I know Saylor.org has been mentioned in OER guides, as well as Alan and I’s T4LT episode on OERs (part 3) amongst a Rice Krispie bar, but I think it’s worth it’s own blog post. Saylor.org is actually a site that contains several courses, across all subjects, developed by content experts and peer reviewed. All of the course materials are OERs. You can probably see the benefits here. For one, you could find a course and have a nice repository of tons of resources that have been reviewed to meet the outcomes of the course. So, a lot of the work is already done for you!
Saylor also provides a variety of open resources for each class. You may find open texts, articles, YouTube videos, and/or interactive flash-based activities/games. One tendency I’ve seen from instructors is to focus heavily on the textbook – whether open or not. Thinking outside the box (or the book, in this case), gives you the option to mix and match resources to meet your course outcomes, and overall, I think Saylor does a nice job of demonstrating this.
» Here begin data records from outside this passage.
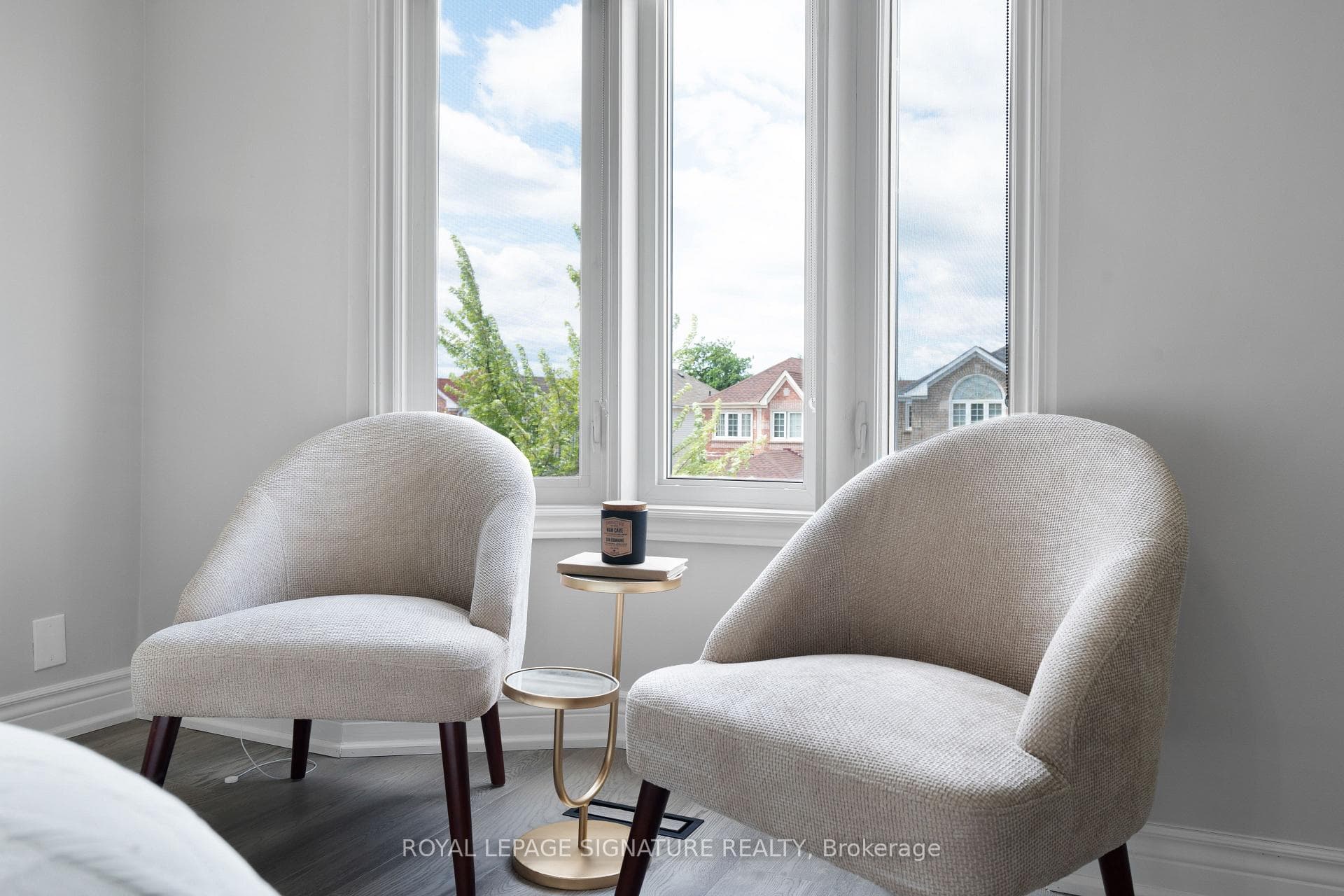 22 Lax Avenue photo 10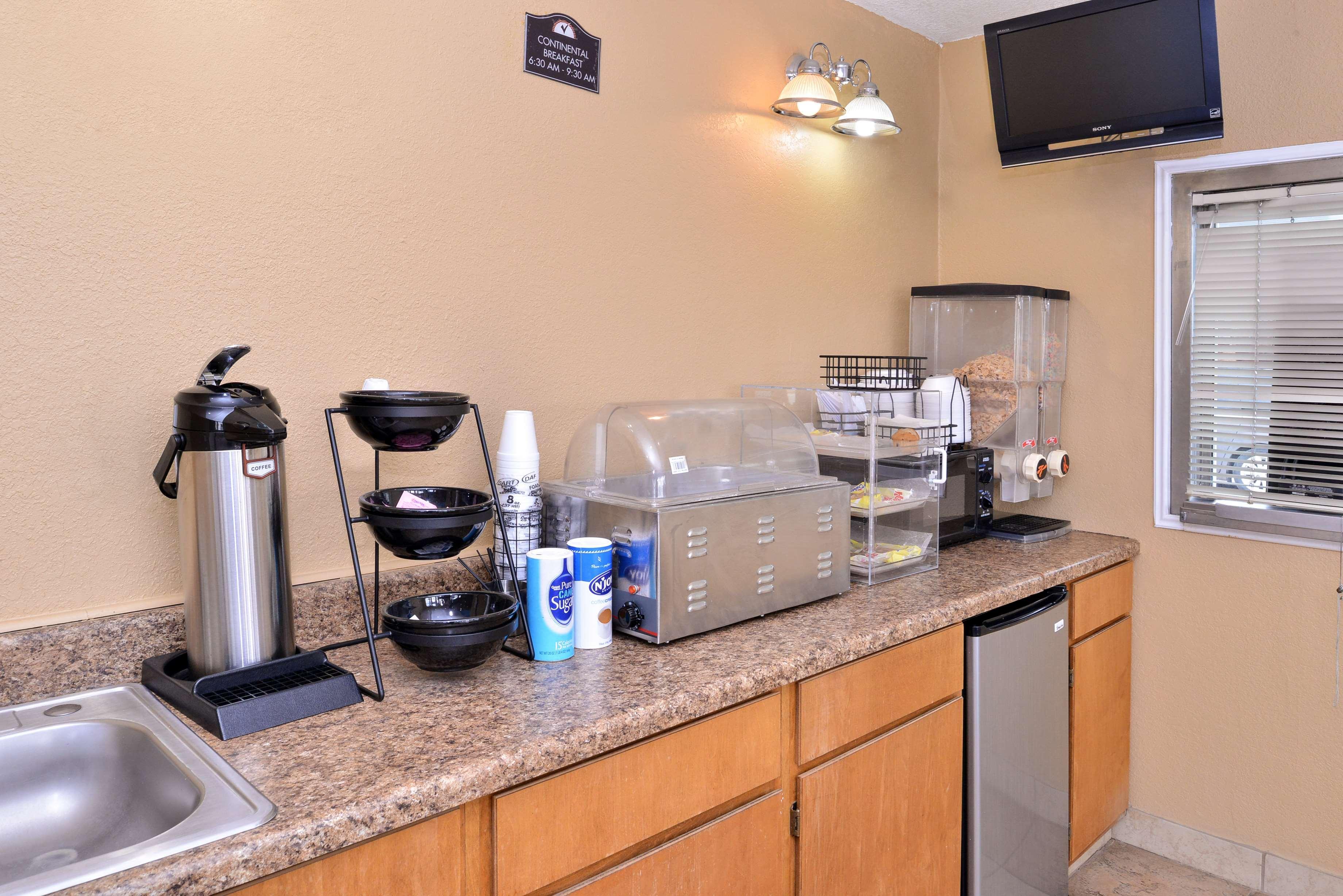 Americas Best Value Inn Schulenburg Eksteriør billede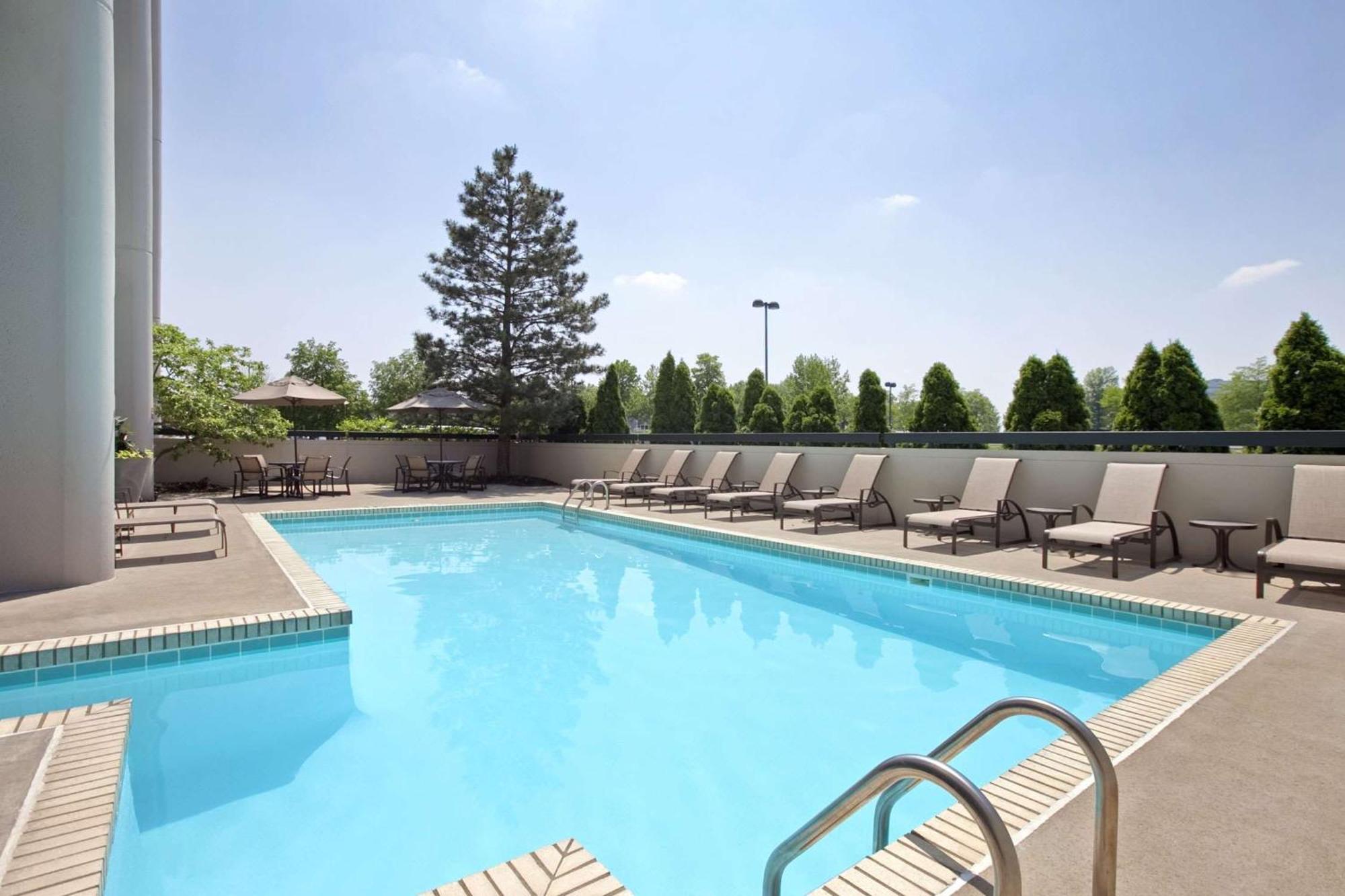 Embassy Suites By Hilton Columbus Exterior foto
I haven’t checked out every course for every subject, but I’ve jumped into a few courses. I was especially interested in the introductory communication course, and while the resources were sound and did align with the course outcomes, the YouTube video lectures were recorded in the early 2000s. I hesitate to say they were out of date because the content was still relevant, but the video quality and even the early 2000s hairstyles and fashion were enough to take me back to my high school days and I lost interest quickly. Bottom line, not all of the resources are perfect by any means, but they are free and open, so it’s definitely worth checking out. If you really get into a course, you can take the final exam at the end (for free) and if you earn 70% or higher you can earn a certificate to decorate the walls of your office!